What is asked
Which lines contain the string "great", with case counting? Report each of those lines in full.

--

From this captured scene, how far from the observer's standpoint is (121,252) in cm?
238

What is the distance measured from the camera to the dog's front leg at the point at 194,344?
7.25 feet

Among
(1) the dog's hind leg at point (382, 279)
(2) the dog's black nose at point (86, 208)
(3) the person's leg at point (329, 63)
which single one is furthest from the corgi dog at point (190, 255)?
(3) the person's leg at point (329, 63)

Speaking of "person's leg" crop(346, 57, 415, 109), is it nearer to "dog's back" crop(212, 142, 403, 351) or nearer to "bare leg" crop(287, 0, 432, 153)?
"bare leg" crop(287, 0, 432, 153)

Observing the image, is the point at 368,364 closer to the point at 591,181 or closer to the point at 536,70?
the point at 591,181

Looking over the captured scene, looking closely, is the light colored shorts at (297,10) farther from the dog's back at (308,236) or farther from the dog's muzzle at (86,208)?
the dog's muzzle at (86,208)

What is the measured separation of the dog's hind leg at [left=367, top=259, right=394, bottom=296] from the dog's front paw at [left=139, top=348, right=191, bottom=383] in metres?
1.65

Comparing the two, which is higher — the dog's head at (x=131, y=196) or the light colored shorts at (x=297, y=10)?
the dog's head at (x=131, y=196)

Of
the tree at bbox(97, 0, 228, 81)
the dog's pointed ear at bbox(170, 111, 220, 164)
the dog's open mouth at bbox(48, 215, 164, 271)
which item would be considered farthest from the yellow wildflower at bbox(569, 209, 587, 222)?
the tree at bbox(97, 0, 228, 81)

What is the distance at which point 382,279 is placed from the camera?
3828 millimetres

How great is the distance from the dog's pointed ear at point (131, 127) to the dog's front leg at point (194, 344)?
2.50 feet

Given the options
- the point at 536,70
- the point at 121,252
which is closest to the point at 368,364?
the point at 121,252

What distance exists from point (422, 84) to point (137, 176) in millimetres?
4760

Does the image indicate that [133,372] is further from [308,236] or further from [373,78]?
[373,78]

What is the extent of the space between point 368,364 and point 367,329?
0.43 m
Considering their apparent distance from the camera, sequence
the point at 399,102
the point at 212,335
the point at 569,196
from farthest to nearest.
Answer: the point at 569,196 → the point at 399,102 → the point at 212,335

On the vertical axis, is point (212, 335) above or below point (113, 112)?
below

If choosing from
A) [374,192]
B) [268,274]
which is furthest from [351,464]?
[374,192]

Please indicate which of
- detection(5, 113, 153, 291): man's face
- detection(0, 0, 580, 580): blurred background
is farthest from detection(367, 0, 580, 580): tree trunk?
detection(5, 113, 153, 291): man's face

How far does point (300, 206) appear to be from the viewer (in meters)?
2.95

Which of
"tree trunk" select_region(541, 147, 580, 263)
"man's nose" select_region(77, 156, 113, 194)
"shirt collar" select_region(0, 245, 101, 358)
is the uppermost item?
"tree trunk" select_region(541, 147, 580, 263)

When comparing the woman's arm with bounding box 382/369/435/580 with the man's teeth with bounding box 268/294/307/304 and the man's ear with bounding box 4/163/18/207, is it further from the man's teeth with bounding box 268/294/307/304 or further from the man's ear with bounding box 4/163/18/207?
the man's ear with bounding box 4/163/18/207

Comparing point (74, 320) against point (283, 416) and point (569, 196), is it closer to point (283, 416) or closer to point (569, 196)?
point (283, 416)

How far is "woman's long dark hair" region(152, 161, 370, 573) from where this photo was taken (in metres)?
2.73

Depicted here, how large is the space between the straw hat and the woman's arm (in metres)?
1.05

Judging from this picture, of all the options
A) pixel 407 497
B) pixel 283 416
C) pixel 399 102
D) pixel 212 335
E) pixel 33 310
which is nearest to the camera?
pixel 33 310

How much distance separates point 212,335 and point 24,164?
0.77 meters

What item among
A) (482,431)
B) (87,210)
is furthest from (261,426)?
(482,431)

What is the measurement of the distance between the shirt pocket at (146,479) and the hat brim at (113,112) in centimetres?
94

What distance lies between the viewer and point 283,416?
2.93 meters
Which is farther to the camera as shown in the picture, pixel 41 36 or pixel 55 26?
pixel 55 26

--

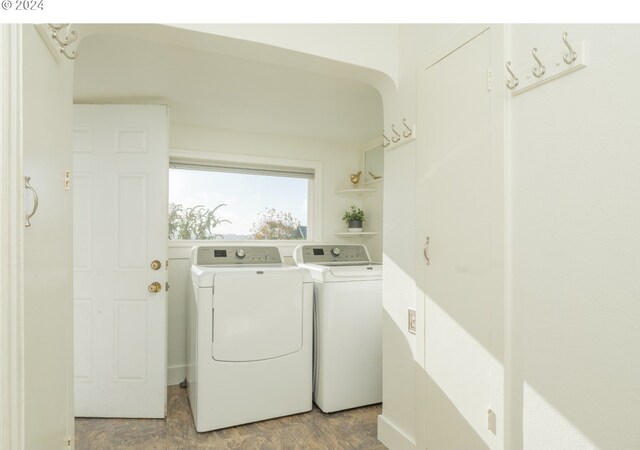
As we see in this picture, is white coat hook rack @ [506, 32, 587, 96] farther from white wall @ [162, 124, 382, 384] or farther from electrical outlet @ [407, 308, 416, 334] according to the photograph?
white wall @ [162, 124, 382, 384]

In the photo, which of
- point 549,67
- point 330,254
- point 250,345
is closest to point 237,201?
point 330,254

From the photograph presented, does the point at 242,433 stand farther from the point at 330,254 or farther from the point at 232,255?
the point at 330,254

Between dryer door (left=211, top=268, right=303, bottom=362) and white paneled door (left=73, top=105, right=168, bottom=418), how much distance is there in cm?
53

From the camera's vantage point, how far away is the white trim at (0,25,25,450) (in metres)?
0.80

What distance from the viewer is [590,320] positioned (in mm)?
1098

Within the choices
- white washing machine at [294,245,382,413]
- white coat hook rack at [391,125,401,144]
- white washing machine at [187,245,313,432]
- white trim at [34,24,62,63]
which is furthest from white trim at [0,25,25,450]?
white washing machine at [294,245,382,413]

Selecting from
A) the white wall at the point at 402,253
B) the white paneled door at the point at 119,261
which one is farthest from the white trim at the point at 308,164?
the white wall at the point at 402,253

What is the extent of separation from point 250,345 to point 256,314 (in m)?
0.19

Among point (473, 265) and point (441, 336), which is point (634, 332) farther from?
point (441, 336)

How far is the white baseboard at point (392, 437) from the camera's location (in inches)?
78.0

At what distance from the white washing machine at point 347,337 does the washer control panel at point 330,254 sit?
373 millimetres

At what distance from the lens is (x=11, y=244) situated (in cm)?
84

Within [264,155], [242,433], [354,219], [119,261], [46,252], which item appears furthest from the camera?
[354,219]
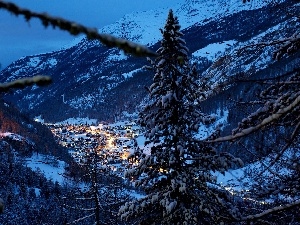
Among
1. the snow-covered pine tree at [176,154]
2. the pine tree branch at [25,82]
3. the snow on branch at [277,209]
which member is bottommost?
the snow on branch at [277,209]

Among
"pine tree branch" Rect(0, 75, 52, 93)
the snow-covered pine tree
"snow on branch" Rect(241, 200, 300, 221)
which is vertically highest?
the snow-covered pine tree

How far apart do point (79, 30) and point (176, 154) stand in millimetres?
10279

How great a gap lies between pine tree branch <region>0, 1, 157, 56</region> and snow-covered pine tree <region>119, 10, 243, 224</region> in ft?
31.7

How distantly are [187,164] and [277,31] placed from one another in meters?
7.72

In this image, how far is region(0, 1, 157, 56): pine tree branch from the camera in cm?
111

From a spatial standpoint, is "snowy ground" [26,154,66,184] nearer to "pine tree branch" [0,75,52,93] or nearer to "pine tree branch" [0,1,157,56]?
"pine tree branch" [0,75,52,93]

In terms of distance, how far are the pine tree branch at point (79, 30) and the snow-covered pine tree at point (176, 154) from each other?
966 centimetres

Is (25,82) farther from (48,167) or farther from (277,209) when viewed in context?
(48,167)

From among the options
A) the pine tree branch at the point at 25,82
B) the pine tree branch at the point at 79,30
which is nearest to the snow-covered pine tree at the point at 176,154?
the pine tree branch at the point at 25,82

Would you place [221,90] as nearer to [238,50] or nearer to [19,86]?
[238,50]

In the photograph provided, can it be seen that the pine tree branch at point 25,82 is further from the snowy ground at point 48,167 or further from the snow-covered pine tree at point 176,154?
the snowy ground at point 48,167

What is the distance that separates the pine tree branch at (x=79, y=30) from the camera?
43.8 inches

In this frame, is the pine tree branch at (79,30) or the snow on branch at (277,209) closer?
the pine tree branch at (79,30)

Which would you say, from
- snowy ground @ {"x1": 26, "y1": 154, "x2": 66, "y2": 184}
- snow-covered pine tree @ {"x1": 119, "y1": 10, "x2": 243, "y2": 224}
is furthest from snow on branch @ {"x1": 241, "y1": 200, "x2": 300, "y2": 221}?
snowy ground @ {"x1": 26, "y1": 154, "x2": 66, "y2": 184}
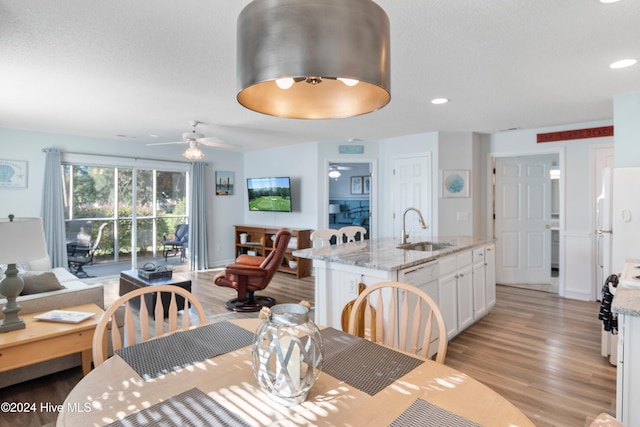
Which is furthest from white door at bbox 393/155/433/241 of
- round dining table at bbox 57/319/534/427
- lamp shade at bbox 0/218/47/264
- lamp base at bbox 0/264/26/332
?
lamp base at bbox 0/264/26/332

--

Exercise output
How great is the distance from the dog's pointed ear at point (131, 127) to the dog's front leg at point (194, 344)?
How great a gap lies between pine tree branch <region>0, 1, 157, 56</region> and snow-covered pine tree <region>119, 10, 243, 224</region> in ft?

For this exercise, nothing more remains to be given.